Like I said, it’s easy to become obsessed with Amazon. However, it’s also easy to find yourself spending more and more money with the company that you did not know you were even spending. I know you think that you’re only getting what you need, but read on. I almost guarantee that you will find yourself shocked to see precisely how much money you are actually spending at Amazon that you did not intend to spend.
I know, I know; I’m a Prime member and that has suckered me in. But really, though; I paid $99 to join so I’m going to order my diapers and my sippy cups and my shampoo and things from the site. I want to get my money’s worth.

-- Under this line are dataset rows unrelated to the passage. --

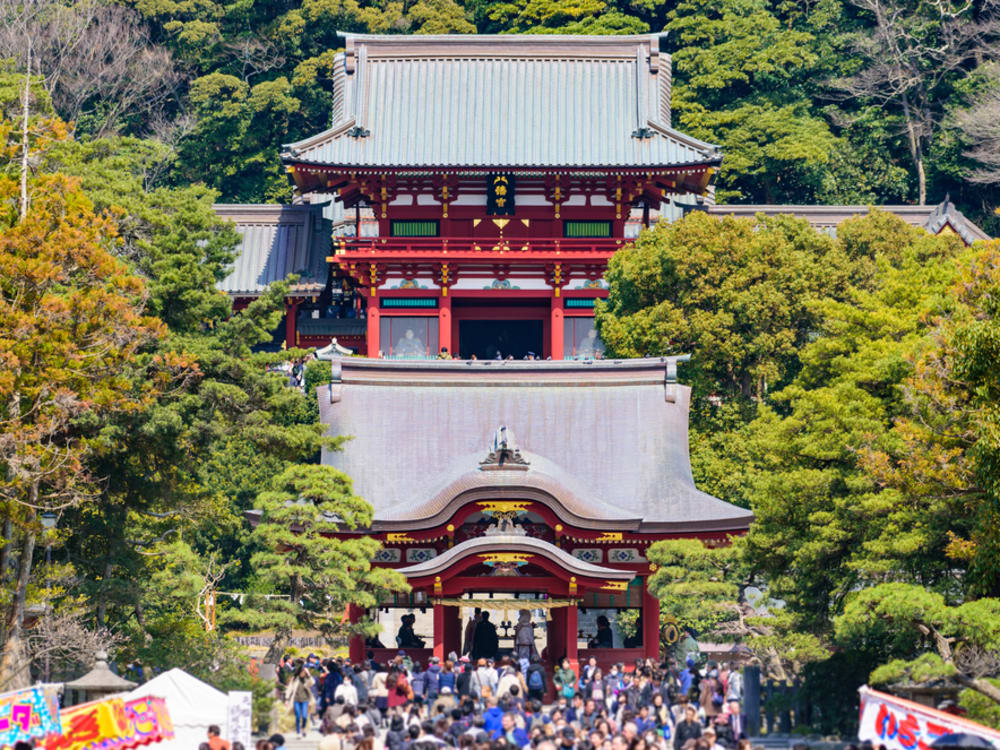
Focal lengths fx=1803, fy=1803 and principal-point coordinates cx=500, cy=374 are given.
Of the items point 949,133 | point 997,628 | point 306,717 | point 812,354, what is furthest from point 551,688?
point 949,133

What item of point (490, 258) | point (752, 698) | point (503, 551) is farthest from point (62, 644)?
point (490, 258)

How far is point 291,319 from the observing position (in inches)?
2096

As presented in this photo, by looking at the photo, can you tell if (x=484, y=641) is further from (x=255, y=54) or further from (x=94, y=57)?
(x=255, y=54)

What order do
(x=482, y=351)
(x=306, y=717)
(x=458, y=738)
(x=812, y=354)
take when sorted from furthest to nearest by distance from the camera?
(x=482, y=351) → (x=812, y=354) → (x=306, y=717) → (x=458, y=738)

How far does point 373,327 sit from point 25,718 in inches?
1117

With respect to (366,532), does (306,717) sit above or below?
below

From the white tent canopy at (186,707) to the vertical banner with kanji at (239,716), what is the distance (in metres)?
0.12

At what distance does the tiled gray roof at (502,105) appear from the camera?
2021 inches

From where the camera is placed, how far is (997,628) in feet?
82.2

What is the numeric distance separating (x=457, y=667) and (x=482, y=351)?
80.7 ft

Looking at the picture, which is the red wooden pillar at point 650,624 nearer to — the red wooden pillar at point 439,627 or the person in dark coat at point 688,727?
the red wooden pillar at point 439,627

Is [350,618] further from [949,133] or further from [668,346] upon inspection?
[949,133]

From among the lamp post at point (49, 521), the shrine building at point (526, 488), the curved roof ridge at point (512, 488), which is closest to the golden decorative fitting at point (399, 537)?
the shrine building at point (526, 488)

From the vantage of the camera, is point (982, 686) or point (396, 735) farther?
point (982, 686)
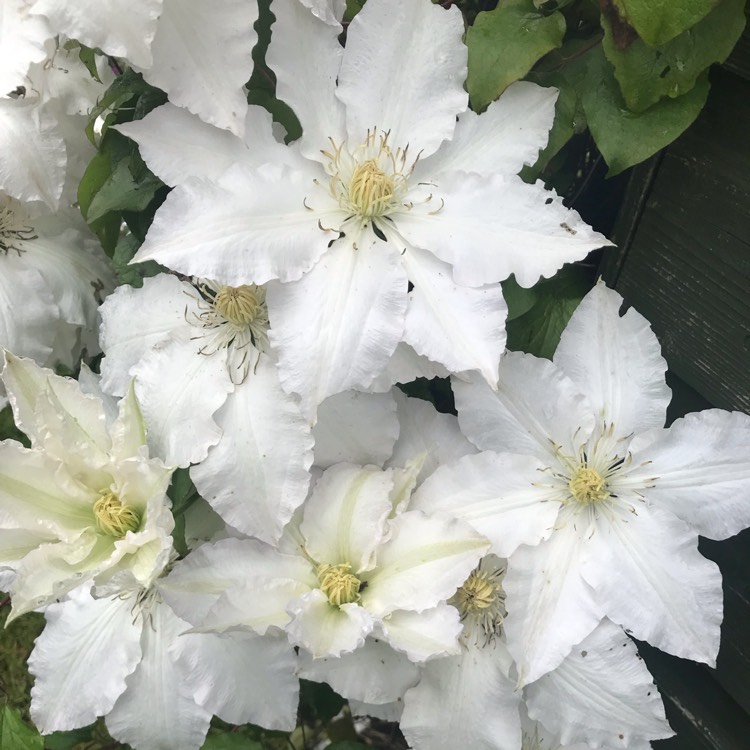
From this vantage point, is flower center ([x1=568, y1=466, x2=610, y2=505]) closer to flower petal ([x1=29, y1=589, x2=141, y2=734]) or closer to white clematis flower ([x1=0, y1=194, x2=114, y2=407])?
flower petal ([x1=29, y1=589, x2=141, y2=734])

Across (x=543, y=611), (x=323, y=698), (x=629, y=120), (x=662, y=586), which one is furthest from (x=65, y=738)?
(x=629, y=120)

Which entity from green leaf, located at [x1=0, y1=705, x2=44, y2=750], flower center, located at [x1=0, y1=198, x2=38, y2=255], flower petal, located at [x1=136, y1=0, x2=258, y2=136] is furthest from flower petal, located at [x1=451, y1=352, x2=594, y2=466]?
green leaf, located at [x1=0, y1=705, x2=44, y2=750]

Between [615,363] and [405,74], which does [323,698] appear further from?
[405,74]

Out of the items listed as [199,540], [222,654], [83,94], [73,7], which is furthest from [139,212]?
[222,654]

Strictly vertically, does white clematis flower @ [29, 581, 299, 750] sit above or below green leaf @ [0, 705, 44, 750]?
above

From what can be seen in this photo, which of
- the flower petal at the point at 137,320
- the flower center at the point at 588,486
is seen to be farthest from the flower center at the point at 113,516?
the flower center at the point at 588,486

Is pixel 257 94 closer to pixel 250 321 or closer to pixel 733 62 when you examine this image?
pixel 250 321

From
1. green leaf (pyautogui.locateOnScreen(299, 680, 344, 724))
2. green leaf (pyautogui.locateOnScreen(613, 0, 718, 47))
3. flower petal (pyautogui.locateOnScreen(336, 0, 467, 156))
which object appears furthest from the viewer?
green leaf (pyautogui.locateOnScreen(299, 680, 344, 724))
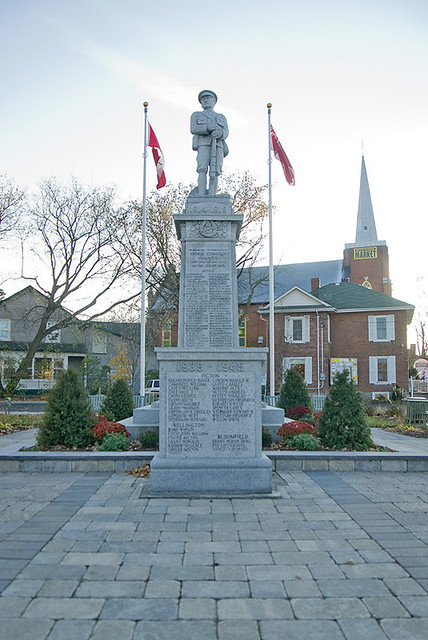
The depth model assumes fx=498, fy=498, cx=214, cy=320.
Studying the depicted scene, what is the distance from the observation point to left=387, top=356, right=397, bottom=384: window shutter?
34156 mm

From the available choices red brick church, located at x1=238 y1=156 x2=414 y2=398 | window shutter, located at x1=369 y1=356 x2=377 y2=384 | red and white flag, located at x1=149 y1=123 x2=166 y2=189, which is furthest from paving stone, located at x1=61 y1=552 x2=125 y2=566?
window shutter, located at x1=369 y1=356 x2=377 y2=384

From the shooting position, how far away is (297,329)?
35938mm

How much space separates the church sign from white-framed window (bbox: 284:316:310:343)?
674 inches

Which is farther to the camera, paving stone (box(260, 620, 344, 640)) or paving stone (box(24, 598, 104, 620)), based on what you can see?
paving stone (box(24, 598, 104, 620))

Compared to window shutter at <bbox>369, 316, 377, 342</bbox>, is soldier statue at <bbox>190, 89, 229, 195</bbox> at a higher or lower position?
higher

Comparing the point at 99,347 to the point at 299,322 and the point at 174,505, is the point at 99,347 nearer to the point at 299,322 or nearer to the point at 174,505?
the point at 299,322

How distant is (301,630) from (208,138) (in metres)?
8.15

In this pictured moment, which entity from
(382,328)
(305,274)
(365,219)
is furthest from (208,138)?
(365,219)

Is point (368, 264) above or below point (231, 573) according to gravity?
above

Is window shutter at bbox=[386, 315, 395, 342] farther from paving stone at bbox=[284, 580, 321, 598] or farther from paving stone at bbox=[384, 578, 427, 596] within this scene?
paving stone at bbox=[284, 580, 321, 598]

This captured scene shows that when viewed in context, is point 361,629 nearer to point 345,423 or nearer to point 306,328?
point 345,423

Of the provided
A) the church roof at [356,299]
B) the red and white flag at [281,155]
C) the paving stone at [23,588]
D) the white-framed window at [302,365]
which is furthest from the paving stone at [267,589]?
the church roof at [356,299]

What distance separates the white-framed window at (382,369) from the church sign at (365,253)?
692 inches

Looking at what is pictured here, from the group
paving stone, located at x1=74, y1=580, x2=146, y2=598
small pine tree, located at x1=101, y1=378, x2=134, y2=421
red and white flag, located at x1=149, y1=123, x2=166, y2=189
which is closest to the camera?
paving stone, located at x1=74, y1=580, x2=146, y2=598
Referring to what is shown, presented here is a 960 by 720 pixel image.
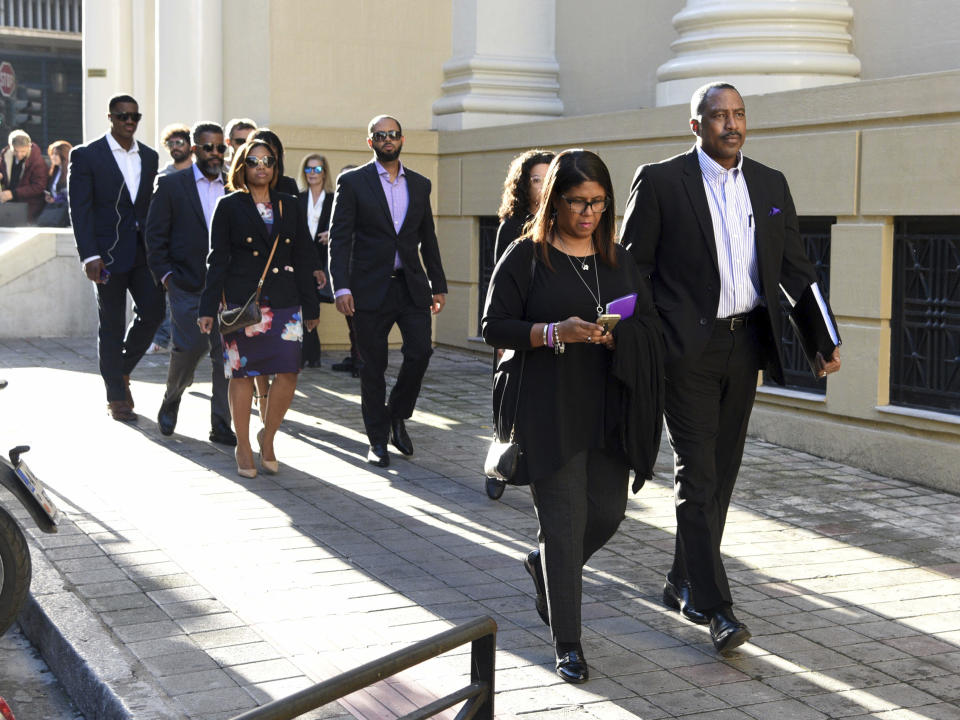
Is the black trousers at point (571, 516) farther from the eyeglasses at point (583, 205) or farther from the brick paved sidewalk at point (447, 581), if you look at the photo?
the eyeglasses at point (583, 205)

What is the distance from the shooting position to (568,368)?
4.70m

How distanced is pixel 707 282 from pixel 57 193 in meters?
15.4

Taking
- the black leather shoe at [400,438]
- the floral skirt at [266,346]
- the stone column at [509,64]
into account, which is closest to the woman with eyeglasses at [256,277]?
the floral skirt at [266,346]

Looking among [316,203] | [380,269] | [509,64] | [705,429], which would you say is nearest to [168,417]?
[380,269]

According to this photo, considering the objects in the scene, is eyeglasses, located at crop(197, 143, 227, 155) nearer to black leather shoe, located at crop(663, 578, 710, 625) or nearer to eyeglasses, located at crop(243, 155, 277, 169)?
eyeglasses, located at crop(243, 155, 277, 169)

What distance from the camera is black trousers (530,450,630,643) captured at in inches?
185

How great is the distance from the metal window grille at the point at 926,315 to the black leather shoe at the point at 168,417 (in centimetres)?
441

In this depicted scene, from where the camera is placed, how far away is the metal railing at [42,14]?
2939 cm

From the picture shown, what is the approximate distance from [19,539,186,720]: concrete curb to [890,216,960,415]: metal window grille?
4.89 meters

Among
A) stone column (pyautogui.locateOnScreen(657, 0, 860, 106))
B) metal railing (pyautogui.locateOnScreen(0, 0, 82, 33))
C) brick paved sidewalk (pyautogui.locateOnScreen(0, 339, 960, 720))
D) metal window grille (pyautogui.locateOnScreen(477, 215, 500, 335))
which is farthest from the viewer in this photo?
metal railing (pyautogui.locateOnScreen(0, 0, 82, 33))

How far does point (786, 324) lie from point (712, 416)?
4235 mm

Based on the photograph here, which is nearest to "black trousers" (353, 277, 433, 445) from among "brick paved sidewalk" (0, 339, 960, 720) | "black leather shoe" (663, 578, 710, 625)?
"brick paved sidewalk" (0, 339, 960, 720)

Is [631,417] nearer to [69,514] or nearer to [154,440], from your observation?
[69,514]

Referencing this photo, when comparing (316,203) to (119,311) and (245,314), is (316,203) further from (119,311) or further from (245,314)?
(245,314)
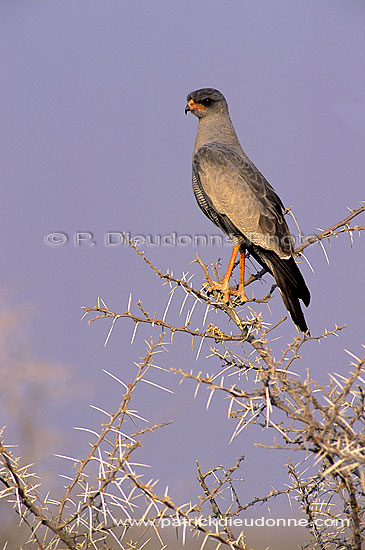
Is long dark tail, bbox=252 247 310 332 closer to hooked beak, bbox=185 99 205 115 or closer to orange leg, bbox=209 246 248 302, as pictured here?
orange leg, bbox=209 246 248 302

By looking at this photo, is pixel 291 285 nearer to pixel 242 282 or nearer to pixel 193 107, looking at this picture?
pixel 242 282

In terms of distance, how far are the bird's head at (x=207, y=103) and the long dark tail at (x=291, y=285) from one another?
211 centimetres

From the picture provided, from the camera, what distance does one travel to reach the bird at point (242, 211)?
4.71 m

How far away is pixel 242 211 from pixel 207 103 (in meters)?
1.62

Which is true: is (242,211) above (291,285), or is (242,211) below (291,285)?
above

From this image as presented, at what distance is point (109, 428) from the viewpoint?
2.37 m

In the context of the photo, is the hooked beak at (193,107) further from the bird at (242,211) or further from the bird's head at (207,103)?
the bird at (242,211)

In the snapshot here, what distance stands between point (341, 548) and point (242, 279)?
289 centimetres

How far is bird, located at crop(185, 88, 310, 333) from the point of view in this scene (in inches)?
185

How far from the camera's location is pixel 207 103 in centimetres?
640

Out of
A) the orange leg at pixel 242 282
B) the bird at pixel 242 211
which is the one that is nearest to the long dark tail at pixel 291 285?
the bird at pixel 242 211

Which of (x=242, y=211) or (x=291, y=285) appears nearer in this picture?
(x=291, y=285)

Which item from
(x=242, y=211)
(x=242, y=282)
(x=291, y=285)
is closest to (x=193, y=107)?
(x=242, y=211)

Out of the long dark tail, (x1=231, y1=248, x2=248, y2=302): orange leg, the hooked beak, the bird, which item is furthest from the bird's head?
the long dark tail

I did, and I certainly do; but now Amazon gets about a million percent of my business because I’m always going, “Or I could just get it from Amazon and it will be here in two days,” without even thinking. I just ordered a new pair of Nikes for the gym from Amazon that I saw online at Nordstrom and thought, “I can have them here in two days if I can find the same pair on Amazon.”
All right, people; anyone who orders regularly from Amazon and is not a Prime Member is just silly. First of all, I’ve paid for my membership a million times over with Prime and all the orders I place. However, there are still people in the world who are not Prime Members, and they want that free shipping. You know what you’re doing? You’re spending more money so that you can have that free shipping, and it is an actual waste.
Let’s say you want to get a new sippy cup for your kids. You decide three new ones is good. It’s around $20. Then you think about the fact that you’re paying for shipping, so you might as well see what else you need and get that order up to $49 so you can have the free shipping. You actually just spent $30 more than you intended to spend so that you could get free $7 shipping. I mean, honestly.
The Dash Button
We are not there yet. We aren’t; but I am this close. My husband keeps telling me no, that one day our kids will find the buttons and we will open the front door to find 690 rolls of paper towels and thousands of dollars in charges to our bank account with these buttons. But…what’s he going to do when they just show up here? Oh, he’s going to become an addict and he’s going to love it. I know that man better than he knows himself. However, I imagine this a great way for Amazon to get even more money from you; you can click a button and things just SHOW UP. How is that not genius? I need one for things like a babysitter, booze and a naps.
Amazon Tells You To
Nordstrom is so bad about doing this to me, and it seems that the internet itself has this stuff called cookies (not the delicious kind, either) that track your habits on the internet. I mean, I can look up a few dresses online at Nordstrom on my app on my cell phone and the next time I’m on my laptop those dresses are right there off to the right of my screen as I’m doing research for my posts. Amazon does the same thing. Suddenly you’re just logging into your utility company’s website to pay the bill for the month and you see that thing you’ve been eyeing for a while and you click on it to buy it.
Amazon knows you better than you think, and the site basically stalks you with items you want until you break down and buy them. It’s a dangerous, dangerous world in which we live, friends.